How to Construct a Weight for a Self-Weighting Sample
		
		
		
		Jump to navigation
		Jump to search
		
| Related Online Training modules | |
|---|---|
| Deleting Individual Observations | |
| Deleting Multiple Observations | |
| Modifying a .sav file | |
| Generally it is best to access online training from within Q by selecting Help > Online Training | 
Sometimes there is a need to create weights using data which includes people that screened out of a study. For example, the first two questions may be age and gender and the third question the screener, but there is a need to weight the age and gender to the entire population.

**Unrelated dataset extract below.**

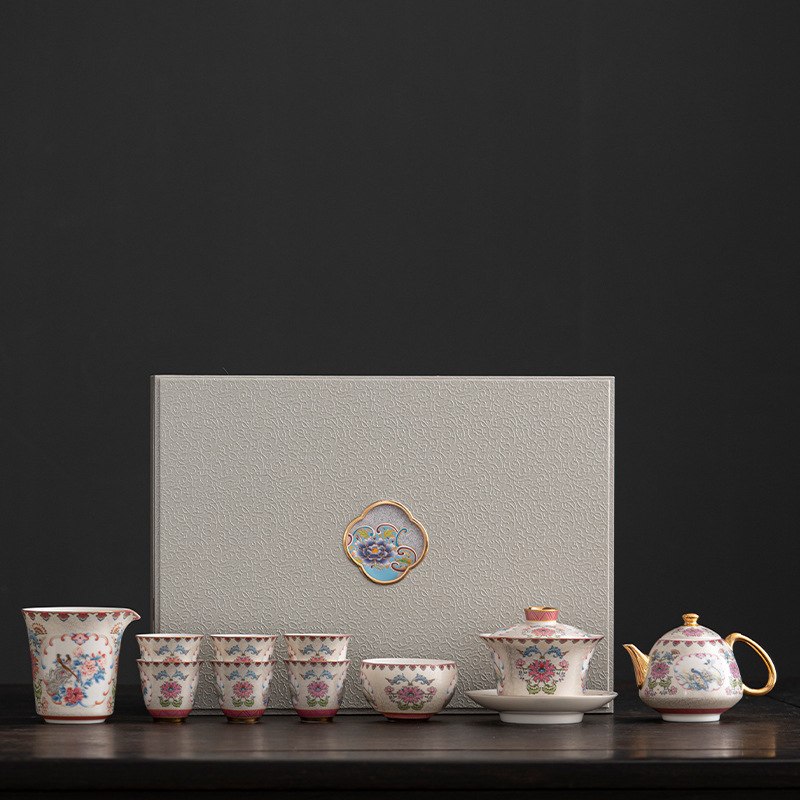 Bộ ấm trà Kung Fu bạc chạm khắc thủ công, bát pha trà màu men phong cách thủy triều quốc gia, bộ quà tặng trọn bộ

This is done as follows:
- Obtain a data file that includes the data for the respondents that were screened out but need to be taken into account when creating the weight.
 - Create the weight.
 - In the Variables and Questions tab, right-click on the weight variable and select Copy and Paste Variable(s) > Linked.
 - In the Variables and Questions tab, right-click on the new variable and select Convert Formula to Fixed Data.
 - Tag the new variable as a weight
 - Delete the respondents that screened out.
 - (Optionally) If the data file is huge, Save the data as an SPSS data file and the re-import.
 
Rescaling the weight so that has an average of 1.0
If you wish to rescale the variable so that it has an average of 1.0:
- In the Variables and Questions tab, right-click on the weight variable and select Copy and Paste Variable(s) > Linked.
 - Right-click on the newly created variable and select Edit Variable.
 - Update the Expression. For example, if the Expression is wQPVSF, and its Mean is 0.0275 (shown at the bottom of the dialog box), your expression would be wQPVSF / 0.0275. (If you wish to compute the average with more decimal places, create a table in the Outputs Tab and increase the number of values.)
 - Press OK.
 - Tag the new variable as a weight
 
Automatically completing the above steps
If this process needs to be done automatically as a part of a tracking study this can be done using Access all data rows but this is a very complicated process (as you will need to create the weights using formulas written in JavaScript).